## EXCERPT TO READ
┄┄┄┄┄┄┄┄┄┄┄┄┄┄┄┄┄┄┄┄

The IPCC scenarios are equivalent with a number of plausible energy imbalances by the end of the century, ranging for 2.6 W/m^2 (RCP 2.6) in the best and 8.5 W/m^2 (RCP 8.5) in the worst case. [1]
So even in the best case it might very possibly not be enough to halt everything. Maybe it can buy us some time, but I think the only viable path forward is to stop as soon as possible and then carbon-capture it back.
(See also this graphic [2] for possible pathways to stay below 1.5°C warming, all of which include carbon capture, up to half of current emissions starting in 10 years (in the best case by land-use changes, in all others by actively removing the carbon).)
It would require a very large eruption to make a worthwhile dent in the rate of warming; small-ish ones happen all the time with no strong effect. Even if such an eruption didn't have a lot of highly undesirable side effects, we simply don't have any way to trigger something like this. At any rate, the short-term consequences would be absolutely devastating and in no way cheap.
Okay, I'm sorry, I know this is a serious issue and people died but the year's alternative name 'Eighteen Hundred and Froze To Death' cracked me up.
But the most amusing part is how it affected culture. You can guess that agricultural shortages would lead to hunger and economic problems but it's kind of insane that it lead to the creation of "Frankenstein". Cause and effect is so interesting to follow.

┄┄┄┄┄┄┄┄┄┄┄┄┄┄┄┄┄┄┄┄

## PROVIDED INFORMATION
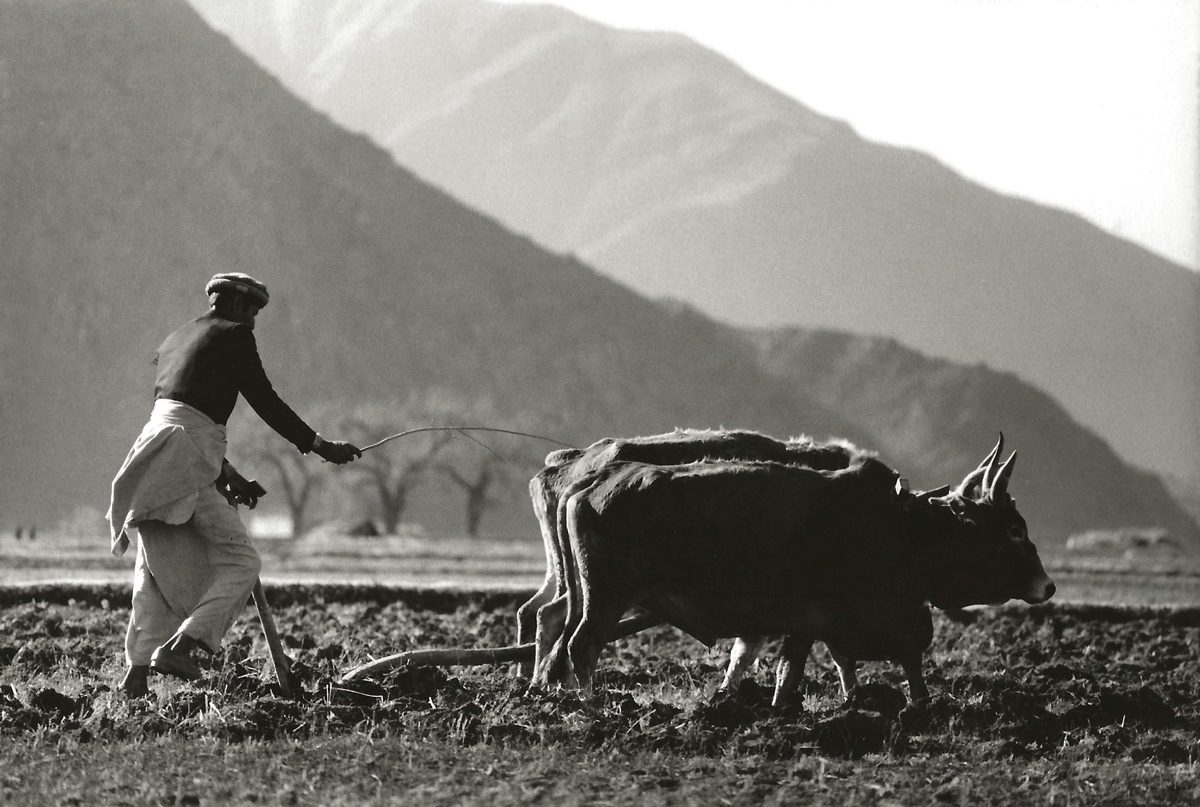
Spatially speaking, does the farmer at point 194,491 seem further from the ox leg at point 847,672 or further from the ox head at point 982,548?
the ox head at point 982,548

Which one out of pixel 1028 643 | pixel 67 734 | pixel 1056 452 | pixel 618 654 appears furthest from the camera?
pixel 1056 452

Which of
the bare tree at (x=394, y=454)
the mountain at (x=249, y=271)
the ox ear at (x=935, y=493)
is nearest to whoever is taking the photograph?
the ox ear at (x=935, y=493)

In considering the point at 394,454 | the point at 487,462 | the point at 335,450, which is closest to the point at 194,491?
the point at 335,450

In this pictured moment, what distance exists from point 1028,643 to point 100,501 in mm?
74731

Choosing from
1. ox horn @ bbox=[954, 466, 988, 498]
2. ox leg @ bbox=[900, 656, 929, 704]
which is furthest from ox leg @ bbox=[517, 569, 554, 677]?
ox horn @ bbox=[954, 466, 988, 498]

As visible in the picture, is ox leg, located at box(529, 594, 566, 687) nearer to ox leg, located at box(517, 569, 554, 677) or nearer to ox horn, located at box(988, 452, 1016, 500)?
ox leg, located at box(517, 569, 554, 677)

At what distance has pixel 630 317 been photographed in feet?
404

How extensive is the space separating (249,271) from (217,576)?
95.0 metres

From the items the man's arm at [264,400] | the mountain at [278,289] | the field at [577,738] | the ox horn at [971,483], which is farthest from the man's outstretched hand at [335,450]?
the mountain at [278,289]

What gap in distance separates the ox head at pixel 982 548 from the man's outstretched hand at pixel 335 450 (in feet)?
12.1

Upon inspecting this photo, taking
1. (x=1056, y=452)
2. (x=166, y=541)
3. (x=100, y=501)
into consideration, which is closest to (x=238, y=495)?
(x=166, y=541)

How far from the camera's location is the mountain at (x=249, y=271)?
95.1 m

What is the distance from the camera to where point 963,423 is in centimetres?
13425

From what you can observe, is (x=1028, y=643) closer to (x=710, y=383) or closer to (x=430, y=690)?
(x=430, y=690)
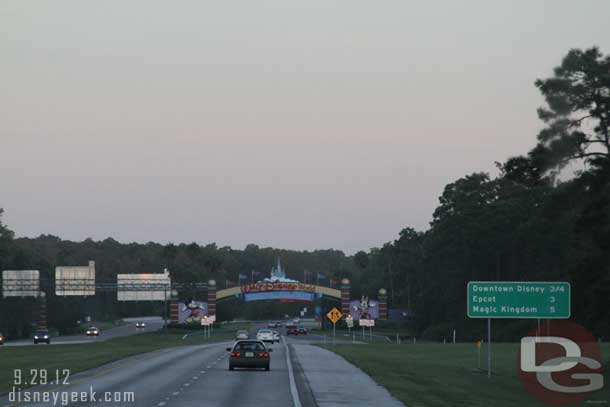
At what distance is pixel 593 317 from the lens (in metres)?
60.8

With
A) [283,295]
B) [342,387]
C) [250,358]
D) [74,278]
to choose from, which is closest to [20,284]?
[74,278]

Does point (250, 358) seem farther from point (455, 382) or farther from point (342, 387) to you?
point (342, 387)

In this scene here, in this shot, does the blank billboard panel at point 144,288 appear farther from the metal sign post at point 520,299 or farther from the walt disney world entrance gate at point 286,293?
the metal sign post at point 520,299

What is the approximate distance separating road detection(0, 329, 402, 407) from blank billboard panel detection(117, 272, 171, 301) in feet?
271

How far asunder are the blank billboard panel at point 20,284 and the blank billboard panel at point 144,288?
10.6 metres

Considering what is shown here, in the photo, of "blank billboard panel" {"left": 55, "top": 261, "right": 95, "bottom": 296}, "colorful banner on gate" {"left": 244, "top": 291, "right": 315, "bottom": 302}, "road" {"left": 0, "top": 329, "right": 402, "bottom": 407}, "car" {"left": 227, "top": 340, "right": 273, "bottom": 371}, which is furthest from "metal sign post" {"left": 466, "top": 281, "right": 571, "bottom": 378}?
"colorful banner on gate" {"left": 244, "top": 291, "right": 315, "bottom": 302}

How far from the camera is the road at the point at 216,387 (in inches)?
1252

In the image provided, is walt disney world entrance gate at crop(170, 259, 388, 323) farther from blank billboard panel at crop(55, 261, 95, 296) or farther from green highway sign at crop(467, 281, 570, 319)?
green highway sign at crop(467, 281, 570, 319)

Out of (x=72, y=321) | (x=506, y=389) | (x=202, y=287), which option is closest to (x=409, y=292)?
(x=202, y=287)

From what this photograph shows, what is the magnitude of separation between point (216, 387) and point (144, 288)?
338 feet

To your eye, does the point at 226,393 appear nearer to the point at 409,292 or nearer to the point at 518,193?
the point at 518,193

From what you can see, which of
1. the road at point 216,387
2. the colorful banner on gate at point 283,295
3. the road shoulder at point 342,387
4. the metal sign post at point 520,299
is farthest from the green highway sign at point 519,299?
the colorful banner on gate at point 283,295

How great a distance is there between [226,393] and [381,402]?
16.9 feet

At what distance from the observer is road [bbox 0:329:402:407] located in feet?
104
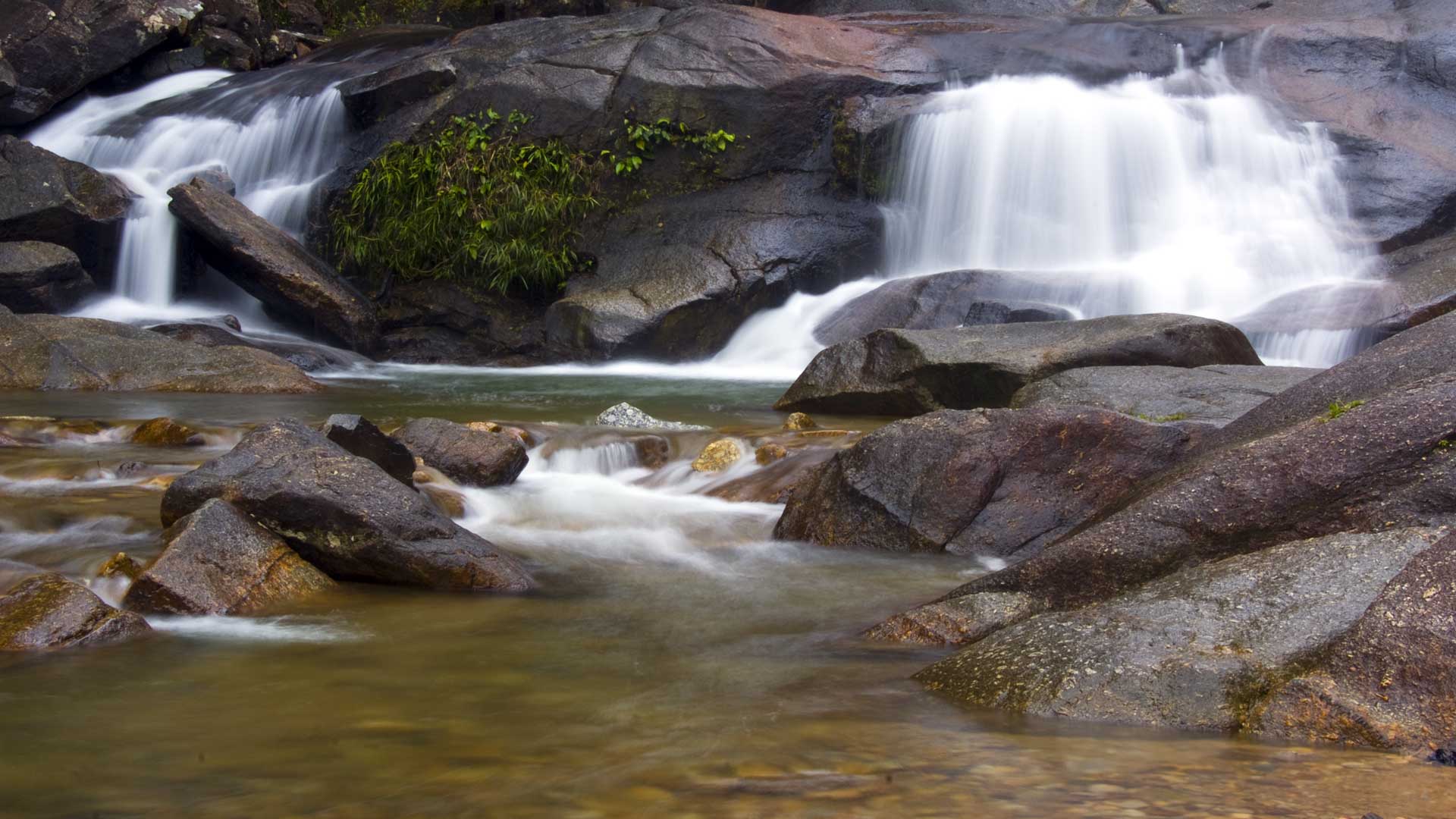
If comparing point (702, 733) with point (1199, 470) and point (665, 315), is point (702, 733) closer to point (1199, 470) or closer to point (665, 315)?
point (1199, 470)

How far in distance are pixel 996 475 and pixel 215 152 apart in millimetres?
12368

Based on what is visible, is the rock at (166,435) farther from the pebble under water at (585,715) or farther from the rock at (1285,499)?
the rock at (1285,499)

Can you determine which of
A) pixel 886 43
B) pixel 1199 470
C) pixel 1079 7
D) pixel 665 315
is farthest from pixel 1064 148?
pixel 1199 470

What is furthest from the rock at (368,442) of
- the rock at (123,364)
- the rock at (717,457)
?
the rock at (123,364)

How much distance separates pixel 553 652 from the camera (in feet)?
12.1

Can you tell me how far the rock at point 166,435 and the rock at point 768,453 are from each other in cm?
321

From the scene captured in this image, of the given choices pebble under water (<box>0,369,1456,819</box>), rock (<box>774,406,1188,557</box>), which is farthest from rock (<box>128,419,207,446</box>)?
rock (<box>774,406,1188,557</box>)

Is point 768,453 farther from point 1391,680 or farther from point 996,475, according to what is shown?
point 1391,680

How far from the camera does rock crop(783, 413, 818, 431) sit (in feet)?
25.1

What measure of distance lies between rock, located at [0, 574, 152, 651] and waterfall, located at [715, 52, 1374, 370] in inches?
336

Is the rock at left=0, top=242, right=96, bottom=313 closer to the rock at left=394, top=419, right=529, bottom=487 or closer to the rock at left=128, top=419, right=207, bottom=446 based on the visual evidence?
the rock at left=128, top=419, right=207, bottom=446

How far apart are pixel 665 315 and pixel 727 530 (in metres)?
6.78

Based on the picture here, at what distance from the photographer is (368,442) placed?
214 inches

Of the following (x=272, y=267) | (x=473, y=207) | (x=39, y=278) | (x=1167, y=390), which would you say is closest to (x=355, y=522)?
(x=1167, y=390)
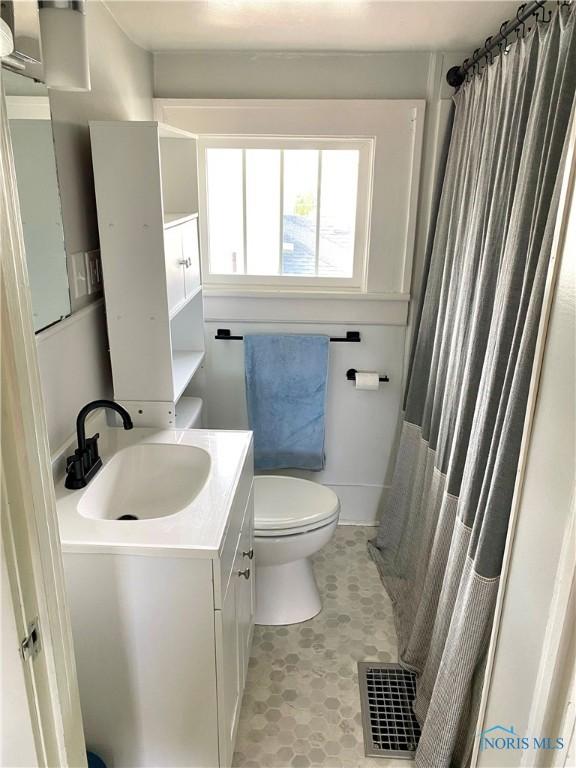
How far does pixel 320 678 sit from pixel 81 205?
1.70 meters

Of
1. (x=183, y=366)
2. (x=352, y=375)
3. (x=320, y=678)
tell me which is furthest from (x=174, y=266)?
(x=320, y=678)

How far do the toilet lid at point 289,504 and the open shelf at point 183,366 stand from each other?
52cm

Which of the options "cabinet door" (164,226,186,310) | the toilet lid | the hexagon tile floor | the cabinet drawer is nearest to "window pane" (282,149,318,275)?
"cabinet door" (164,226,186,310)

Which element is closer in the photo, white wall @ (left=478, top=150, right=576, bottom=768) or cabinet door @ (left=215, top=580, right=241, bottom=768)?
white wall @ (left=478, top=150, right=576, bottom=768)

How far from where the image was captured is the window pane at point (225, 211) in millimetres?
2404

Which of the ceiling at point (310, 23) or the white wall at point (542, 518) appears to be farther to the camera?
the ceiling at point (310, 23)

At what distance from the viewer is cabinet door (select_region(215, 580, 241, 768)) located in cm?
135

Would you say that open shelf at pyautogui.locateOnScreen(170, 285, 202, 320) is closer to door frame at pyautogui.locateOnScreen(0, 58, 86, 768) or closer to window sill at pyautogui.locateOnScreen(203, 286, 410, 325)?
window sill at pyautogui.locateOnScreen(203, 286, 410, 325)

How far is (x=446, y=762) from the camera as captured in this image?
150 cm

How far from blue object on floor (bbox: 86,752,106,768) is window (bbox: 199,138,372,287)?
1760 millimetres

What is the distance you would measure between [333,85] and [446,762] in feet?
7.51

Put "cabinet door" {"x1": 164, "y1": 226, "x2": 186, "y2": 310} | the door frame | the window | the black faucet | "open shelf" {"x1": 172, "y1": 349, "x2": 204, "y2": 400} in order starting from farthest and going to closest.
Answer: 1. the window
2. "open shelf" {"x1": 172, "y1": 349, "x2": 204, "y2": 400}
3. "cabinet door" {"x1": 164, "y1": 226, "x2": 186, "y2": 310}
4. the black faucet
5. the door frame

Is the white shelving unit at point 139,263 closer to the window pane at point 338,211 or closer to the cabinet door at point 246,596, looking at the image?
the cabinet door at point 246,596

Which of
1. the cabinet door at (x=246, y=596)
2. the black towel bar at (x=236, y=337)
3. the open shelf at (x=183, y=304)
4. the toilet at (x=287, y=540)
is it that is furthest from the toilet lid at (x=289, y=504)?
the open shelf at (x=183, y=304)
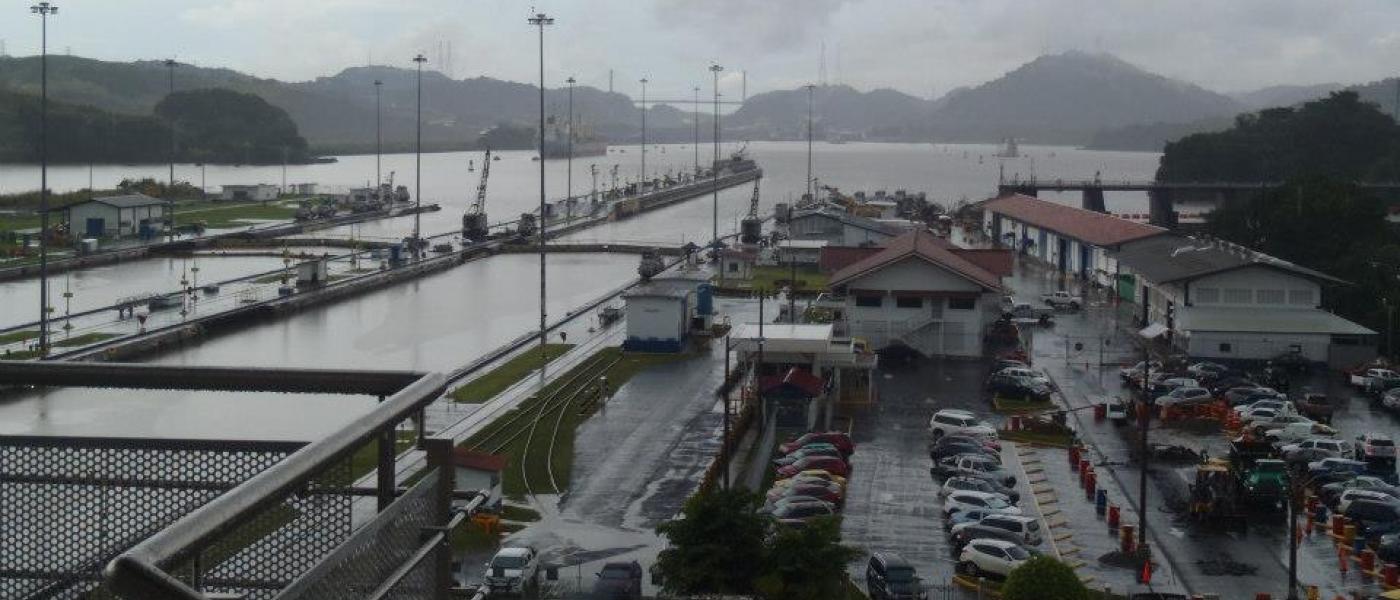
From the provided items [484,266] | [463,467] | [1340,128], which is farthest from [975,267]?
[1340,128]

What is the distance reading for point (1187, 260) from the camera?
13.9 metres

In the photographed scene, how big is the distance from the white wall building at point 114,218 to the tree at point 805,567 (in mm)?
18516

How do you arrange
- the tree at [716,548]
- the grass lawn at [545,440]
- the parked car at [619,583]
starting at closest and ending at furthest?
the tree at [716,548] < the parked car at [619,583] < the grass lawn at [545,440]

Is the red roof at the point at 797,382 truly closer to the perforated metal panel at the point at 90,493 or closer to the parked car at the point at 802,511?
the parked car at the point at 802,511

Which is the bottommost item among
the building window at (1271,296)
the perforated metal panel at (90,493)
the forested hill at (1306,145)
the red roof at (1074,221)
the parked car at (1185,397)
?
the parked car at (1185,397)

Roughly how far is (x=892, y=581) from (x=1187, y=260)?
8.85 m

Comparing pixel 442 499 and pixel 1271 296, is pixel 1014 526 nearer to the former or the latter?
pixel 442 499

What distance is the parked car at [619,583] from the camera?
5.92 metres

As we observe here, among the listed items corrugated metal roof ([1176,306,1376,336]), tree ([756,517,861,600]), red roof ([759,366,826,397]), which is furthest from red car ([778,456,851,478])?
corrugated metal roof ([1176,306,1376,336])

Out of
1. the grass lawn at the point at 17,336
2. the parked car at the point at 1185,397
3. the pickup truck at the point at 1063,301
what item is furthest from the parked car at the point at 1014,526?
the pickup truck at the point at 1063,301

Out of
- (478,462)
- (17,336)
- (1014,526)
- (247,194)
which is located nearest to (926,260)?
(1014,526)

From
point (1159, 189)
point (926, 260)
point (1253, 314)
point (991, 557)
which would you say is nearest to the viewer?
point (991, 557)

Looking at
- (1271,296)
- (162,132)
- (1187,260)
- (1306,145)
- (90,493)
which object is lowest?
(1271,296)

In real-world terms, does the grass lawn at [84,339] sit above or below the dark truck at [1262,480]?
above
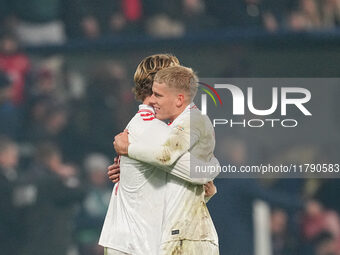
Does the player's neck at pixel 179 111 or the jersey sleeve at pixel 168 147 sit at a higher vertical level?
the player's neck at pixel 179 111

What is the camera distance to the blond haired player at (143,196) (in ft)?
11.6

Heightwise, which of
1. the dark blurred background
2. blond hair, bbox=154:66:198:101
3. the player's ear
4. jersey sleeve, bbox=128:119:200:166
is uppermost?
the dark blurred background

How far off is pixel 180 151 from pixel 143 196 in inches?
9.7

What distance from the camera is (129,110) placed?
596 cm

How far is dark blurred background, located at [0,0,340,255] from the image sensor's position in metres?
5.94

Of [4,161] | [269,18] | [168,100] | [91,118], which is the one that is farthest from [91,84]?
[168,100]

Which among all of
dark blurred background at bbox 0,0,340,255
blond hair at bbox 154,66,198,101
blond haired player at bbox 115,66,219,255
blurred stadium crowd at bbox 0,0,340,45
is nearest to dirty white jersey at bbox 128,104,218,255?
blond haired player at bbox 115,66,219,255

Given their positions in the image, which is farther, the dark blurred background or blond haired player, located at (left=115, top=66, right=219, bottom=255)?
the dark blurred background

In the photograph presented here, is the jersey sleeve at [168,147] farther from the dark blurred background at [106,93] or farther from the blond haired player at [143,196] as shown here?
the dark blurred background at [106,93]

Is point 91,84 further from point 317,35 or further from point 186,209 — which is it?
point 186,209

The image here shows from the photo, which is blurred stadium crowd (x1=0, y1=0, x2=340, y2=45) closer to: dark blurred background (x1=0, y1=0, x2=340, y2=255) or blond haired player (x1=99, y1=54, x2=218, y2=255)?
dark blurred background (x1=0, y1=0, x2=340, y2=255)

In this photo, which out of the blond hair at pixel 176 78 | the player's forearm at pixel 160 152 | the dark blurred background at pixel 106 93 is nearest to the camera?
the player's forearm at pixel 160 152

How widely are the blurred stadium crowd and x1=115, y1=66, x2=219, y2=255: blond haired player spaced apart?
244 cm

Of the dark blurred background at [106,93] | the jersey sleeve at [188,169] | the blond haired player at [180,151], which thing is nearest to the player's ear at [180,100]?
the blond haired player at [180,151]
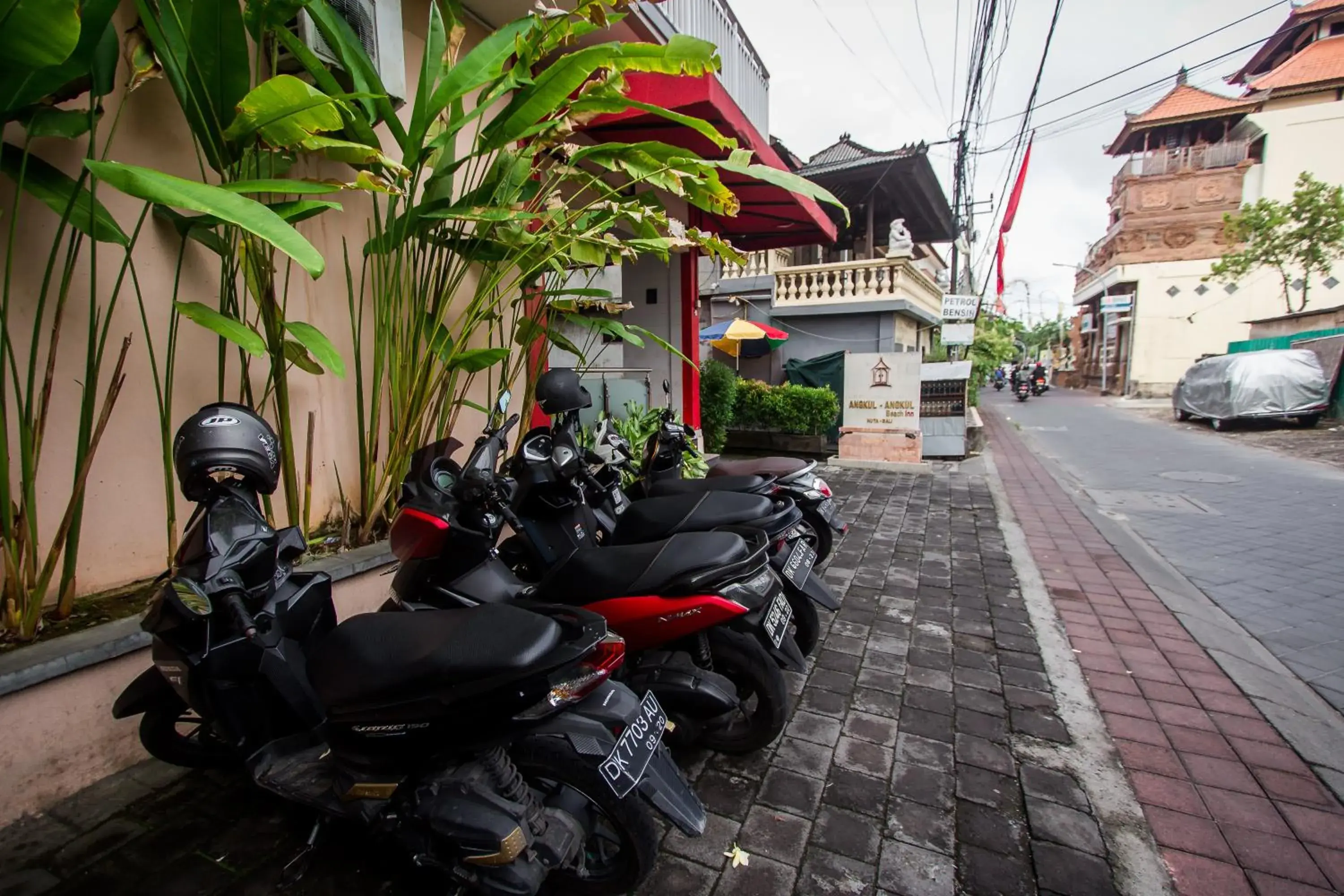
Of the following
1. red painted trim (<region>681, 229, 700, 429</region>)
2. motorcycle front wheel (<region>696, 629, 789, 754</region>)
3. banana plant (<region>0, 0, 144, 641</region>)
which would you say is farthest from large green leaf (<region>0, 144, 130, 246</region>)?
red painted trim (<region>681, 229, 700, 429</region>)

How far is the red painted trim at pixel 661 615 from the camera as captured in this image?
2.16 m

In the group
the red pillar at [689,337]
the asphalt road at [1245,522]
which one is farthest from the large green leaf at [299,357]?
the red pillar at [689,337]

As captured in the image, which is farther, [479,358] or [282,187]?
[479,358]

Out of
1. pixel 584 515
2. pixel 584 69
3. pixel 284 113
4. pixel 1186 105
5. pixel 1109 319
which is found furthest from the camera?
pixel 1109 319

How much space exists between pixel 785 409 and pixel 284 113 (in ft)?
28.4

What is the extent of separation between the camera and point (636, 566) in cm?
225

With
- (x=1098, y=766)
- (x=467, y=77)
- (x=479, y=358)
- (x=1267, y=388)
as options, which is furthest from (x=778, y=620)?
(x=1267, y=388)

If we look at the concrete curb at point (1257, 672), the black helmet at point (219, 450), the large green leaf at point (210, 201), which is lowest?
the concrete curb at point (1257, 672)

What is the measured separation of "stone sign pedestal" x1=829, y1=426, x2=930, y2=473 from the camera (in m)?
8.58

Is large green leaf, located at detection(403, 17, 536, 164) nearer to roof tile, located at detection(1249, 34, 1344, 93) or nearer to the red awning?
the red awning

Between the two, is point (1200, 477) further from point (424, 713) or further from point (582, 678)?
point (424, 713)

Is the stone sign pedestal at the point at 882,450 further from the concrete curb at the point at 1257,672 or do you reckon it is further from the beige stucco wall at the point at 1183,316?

┄┄┄┄┄┄┄┄┄┄┄┄┄┄┄┄┄┄┄┄

## WHAT TO WORK ON
Continue the comments on climate scenarios and volcanic cooling from where they stop.

## WRITTEN REPLY
One of the more unusual effects of the temporary climate change brought about by Mount Tambora’s eruption is that it may have indirectly led to the creation of the Mormon religion. Mormon founder Joseph Smith’s family was one of thousands that left Vermont during the freakishly cold summer of 1816. The Smith family subsequently settled in New York, where a teenage Joseph would go on to experience the events that led to his publication of the Book of Mormon. https://www.mentalfloss.com/article/73585/15-facts-about-yea...
"Saints" is a palatable book about the origins of the Church of Jesus Christ of Latter-day Saints. It is published by that church and members are encouraged to read it. It starts with an explanation of the year without a summer.
I am an active lifelong member, so take that into account when evaluating my opinion. But I think that this book would be a worthwhile read to anybody who is curious about the origins of Mormonism but not necessarily interested in joining. Yes, it's written by proponents. But I think it is objective enough to be worthwhile.
Oh, and Volume 2 was just released. Oh, and they are available for free. Even from Amazon.
My stake president mentioned the year without summer in his stake conference talk about Joseph Smith today. I'd never heard of it before, and then I check hacker news tonight and here it is again. Weird.
If you're interested in some other cause and effect surrounding Frankenstein, the phrasing of your comment made me think of this "History of Science Fiction" large art piece by Ward Shelley [0] (full sized 4400x2305 JPG here [1]). Frankenstein is near the center of the lower left quadrant.
The places that called it that saw 10-20 F changes. You also have an inaccurate conception of how much temperature changes over the seasons; Summer in the northern hemisphere is only 6 C warmer than average.
May 17, 1816 "[T]he spring has been unusually dry and cold. our average morning cold for the month of May in other years has been 63° of Farenheit. in the present month it has been to this day an average of 53° and one morning as low as 43°. repeated frosts have killed the early fruits and the crops of tobacco and wheat will be poor."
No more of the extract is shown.